━━━ EXERCISE MATERIALS ━━━

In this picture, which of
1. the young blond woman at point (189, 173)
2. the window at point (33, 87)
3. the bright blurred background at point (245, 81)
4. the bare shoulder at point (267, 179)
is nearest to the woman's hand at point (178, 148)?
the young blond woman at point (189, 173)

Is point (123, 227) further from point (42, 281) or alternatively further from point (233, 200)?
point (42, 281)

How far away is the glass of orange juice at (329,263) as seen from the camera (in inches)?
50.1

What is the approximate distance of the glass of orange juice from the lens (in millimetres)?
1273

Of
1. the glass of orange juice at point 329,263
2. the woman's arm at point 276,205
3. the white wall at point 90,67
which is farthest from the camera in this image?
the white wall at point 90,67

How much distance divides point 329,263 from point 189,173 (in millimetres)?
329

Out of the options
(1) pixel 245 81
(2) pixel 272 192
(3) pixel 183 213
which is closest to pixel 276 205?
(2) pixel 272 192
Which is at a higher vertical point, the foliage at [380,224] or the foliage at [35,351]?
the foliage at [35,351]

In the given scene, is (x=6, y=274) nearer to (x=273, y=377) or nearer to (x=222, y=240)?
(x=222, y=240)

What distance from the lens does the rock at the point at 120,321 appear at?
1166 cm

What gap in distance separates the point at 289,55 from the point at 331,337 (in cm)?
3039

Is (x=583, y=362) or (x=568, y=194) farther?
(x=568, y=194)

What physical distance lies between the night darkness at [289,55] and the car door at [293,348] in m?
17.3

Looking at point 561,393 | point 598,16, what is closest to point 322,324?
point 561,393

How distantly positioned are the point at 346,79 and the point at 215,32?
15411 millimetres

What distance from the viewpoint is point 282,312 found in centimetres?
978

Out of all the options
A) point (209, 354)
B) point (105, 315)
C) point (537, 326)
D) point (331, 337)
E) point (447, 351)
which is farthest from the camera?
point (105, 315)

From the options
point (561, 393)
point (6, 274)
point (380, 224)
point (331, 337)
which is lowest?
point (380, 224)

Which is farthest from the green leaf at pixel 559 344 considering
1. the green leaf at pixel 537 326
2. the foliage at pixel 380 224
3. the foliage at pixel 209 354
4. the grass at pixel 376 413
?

━━━

EXERCISE DETAILS -
Render every line of the listing above as a numbered list, omitting blank lines.

ANSWER TO THE TASK -
1. In this picture, which of
2. 1. the young blond woman at point (189, 173)
3. 2. the window at point (33, 87)
4. 3. the bright blurred background at point (245, 81)
5. 4. the bare shoulder at point (267, 179)
6. is nearest to the woman's hand at point (178, 148)?
7. the young blond woman at point (189, 173)
8. Is point (123, 227) further from point (42, 281) or alternatively further from point (233, 200)?
9. point (42, 281)
10. How far away is the glass of orange juice at (329,263) as seen from the camera (in inches)?
11. 50.1
12. What is the approximate distance of the glass of orange juice from the lens (in millimetres)?
13. 1273
14. Of
15. 1. the glass of orange juice at point 329,263
16. 2. the woman's arm at point 276,205
17. 3. the white wall at point 90,67
18. which is farthest from the camera in this image?
19. the white wall at point 90,67
20. How much distance divides point 329,263 from point 189,173 (in millimetres)?
21. 329
22. Out of the options
23. (1) pixel 245 81
24. (2) pixel 272 192
25. (3) pixel 183 213
26. which is closest to pixel 276 205?
27. (2) pixel 272 192
28. Which is at a higher vertical point, the foliage at [380,224] or the foliage at [35,351]?
29. the foliage at [35,351]
30. In the given scene, is (x=6, y=274) nearer to (x=273, y=377) or nearer to (x=222, y=240)?
31. (x=222, y=240)
32. What distance from the lens does the rock at the point at 120,321 appear at?
33. 1166 cm
34. What gap in distance separates the point at 289,55 from the point at 331,337 (in cm)?
35. 3039
36. Is (x=583, y=362) or (x=568, y=194) farther?
37. (x=568, y=194)
38. What physical distance lies between the night darkness at [289,55] and the car door at [293,348] in m?
39. 17.3
40. Looking at point 561,393 | point 598,16, what is closest to point 322,324?
41. point 561,393
42. How distantly positioned are the point at 346,79 and the point at 215,32?
43. 15411 millimetres
44. What distance from the viewpoint is point 282,312 found in centimetres?
45. 978
46. Out of all the options
47. A) point (209, 354)
48. B) point (105, 315)
49. C) point (537, 326)
50. D) point (331, 337)
51. E) point (447, 351)
52. which is farthest from the camera?
53. point (105, 315)
54. From the options
55. point (561, 393)
56. point (6, 274)
57. point (380, 224)
58. point (331, 337)
59. which is lowest?
60. point (380, 224)
61. Which is farthest from the green leaf at pixel 559 344 considering
62. 1. the green leaf at pixel 537 326
63. 2. the foliage at pixel 380 224
64. 3. the foliage at pixel 209 354
65. 4. the grass at pixel 376 413
66. ?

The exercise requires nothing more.